Backpropagating through Structured Argmax using a SPIGOT
This addresses the challenge of training end-to-end NLP pipelines with nondifferentiable operations, offering a more efficient alternative to existing methods for researchers and practitioners in structured prediction.
The paper tackles the problem of backpropagating through neural networks with hard-decision structured predictions in intermediate layers by introducing SPIGOT, a method that avoids marginal inference and ensures well-formed structures after updates, resulting in a new state of the art on semantic dependency parsing.
We introduce the structured projection of intermediate gradients optimization technique (SPIGOT), a new method for backpropagating through neural networks that include hard-decision structured predictions (e.g., parsing) in intermediate layers.

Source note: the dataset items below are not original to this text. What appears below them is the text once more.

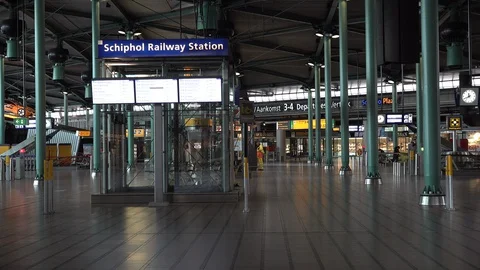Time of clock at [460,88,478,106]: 11:40
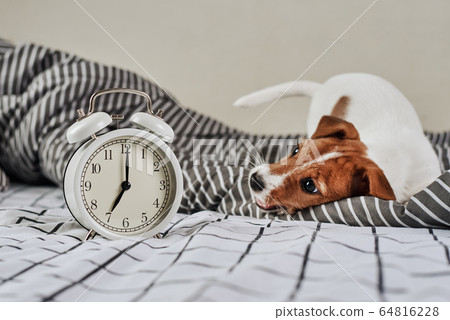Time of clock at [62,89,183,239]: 7:00
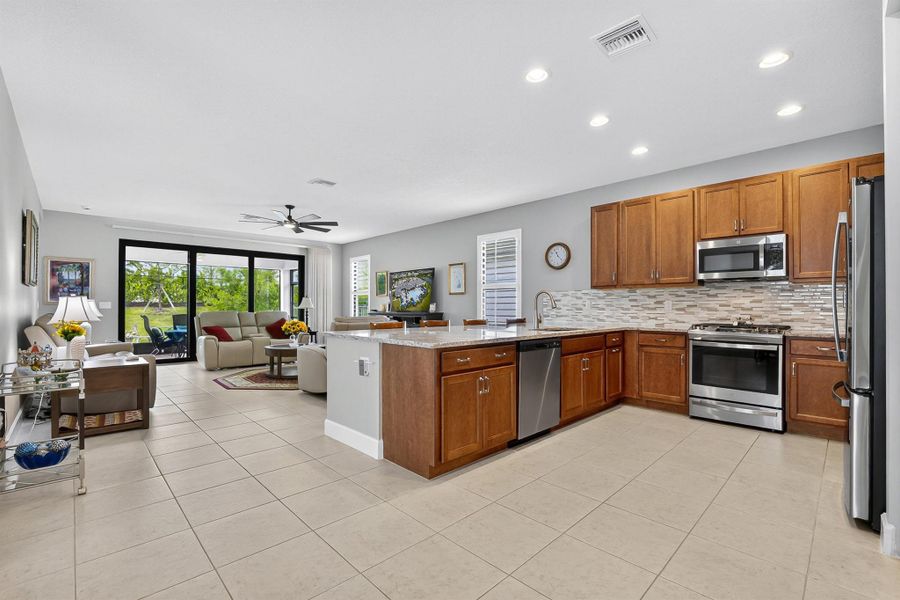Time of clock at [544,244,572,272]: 11:22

SPIGOT requires no marginal inference, unlike structured attention networks (Kim et al., 2017) and some reinforcement learning-inspired solutions (Yogatama et al., 2017). Like so-called straight-through estimators (Hinton, 2012), SPIGOT defines gradient-like quantities associated with intermediate nondifferentiable operations, allowing backpropagation before and after them; SPIGOT's proxy aims to ensure that, after a parameter update, the intermediate structure will remain well-formed. We experiment on two structured NLP pipelines: syntactic-then-semantic dependency parsing, and semantic parsing followed by sentiment classification. We show that training with SPIGOT leads to a larger improvement on the downstream task than a modularly-trained pipeline, the straight-through estimator, and structured attention, reaching a new state of the art on semantic dependency parsing.